There are a numerous reviews defining the function, anatomy, and modulation of BBB^121–124. In current review, our focus is primarily on the effects of metabolites one the BBB. Only few of molecular can cross the BBB without transporters. The intact BBB prevents most blood substances from leakage into the brain, protecting the CNS from pathogens, toxins, ion dysregulation, and immune cells that could cause neuronal degeneration and dysfunction¹²⁵. Increasing studies indicate that gut microorganism and their metabolites significantly impact on BBB integrity. Following dysfunction of the gut vascular barrier, gut microbes and their derived toxic metabolites can translocate into the circulation system, lead to an inflammatory reaction and compromising BBB integrity. The gastrointestinal tract has numerous bacteria that produce LPS, which is turn trigger gut immune cells to secret inflammatory cytokines.
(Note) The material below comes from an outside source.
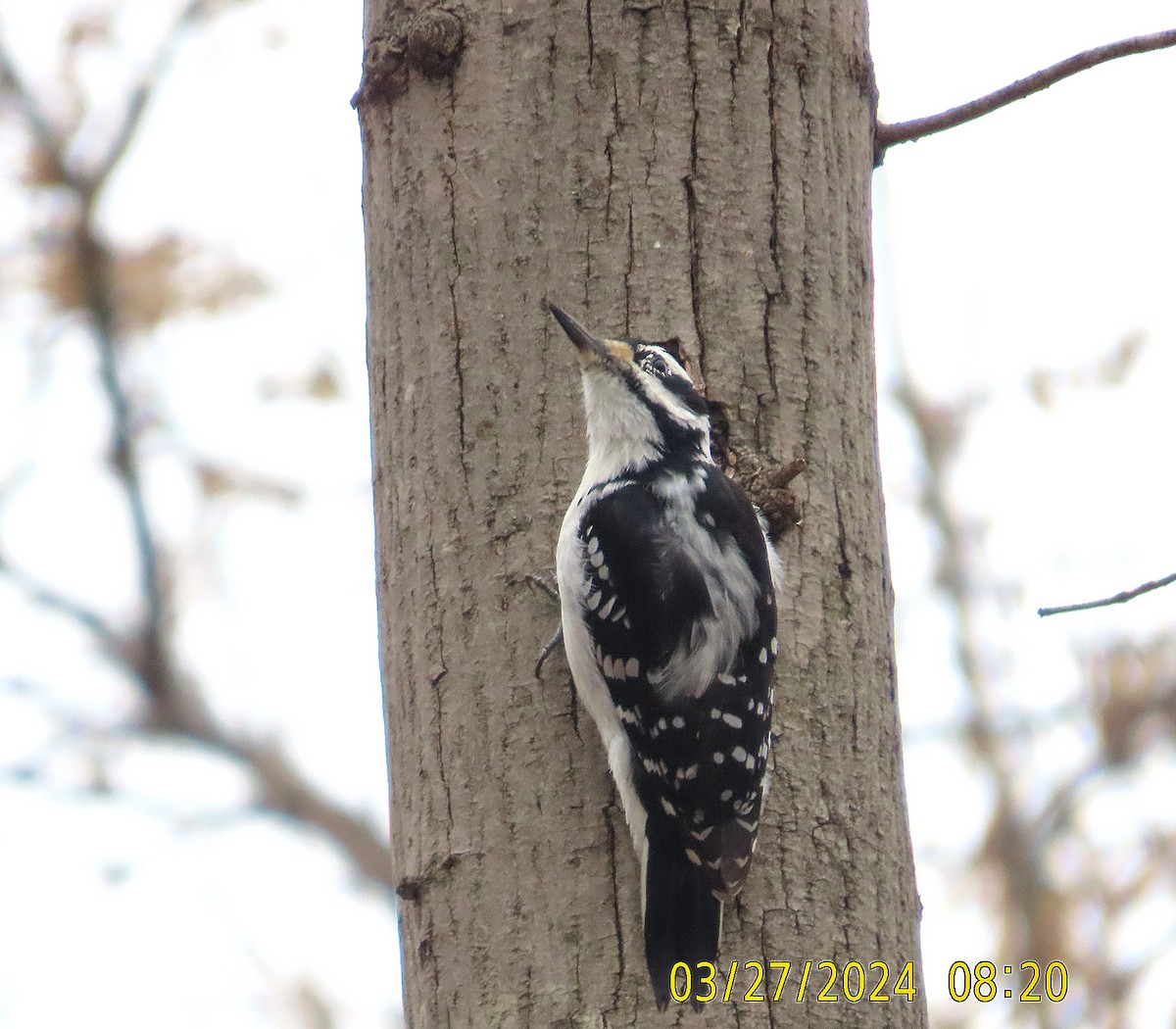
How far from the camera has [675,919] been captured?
2.62 metres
Previous studies suggest that LPS disrupts the BBB through the activation of microglia, which then impair endothelial cells¹²¹. Additionally, LPS impact on membrane transporters, the extracellular matrix, and the basal lamina. LPS also activates TLR4 on microglia, leading to the synthesis of chemokines and inflammatory cytokines in the CNS, and increase neuronal apoptosis, thereby impacting the BBB and CNS function¹²⁶.
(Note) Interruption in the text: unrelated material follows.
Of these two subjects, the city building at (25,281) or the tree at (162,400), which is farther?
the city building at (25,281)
SCFAs have been extensively shown to modulate the BBB, including the beneficial action of SCFAs on pan-barrier homeostasis^127,128 and as positive regulators of mitochondrial function^29,129. Mitochondrial disorder has been well known in certain brain disorders¹²⁹. SCFAs stimulate GPCRs on gut epithelial cells and brain endothelial cells, shielding the BBB from oxidative stress. SCFAs can traverse the BBB by the bloodstream to directly on influence its function. For example, germ-free mice fed with butyrate notably improved BBB function by upregulating tight junction proteins. In vitro studies also shown that butyrate and propionate could protect the BBB from LPS-induced disorder⁶⁵. SCFAs also have been found in cerebrospinal fluid in appreciable concentrations, indicating that they can reach the brain. In addition, SCFAs can reach the interior of cells and suppress the activation of HDAC, which normally inhibits the transcription of brain-derived neurotrophic factor¹²⁶. Overall, SCFAs play an important role in regulating various barriers supports the potential microbial signals to coordinate inter-barrier functions, facilitating communication along the GLBA.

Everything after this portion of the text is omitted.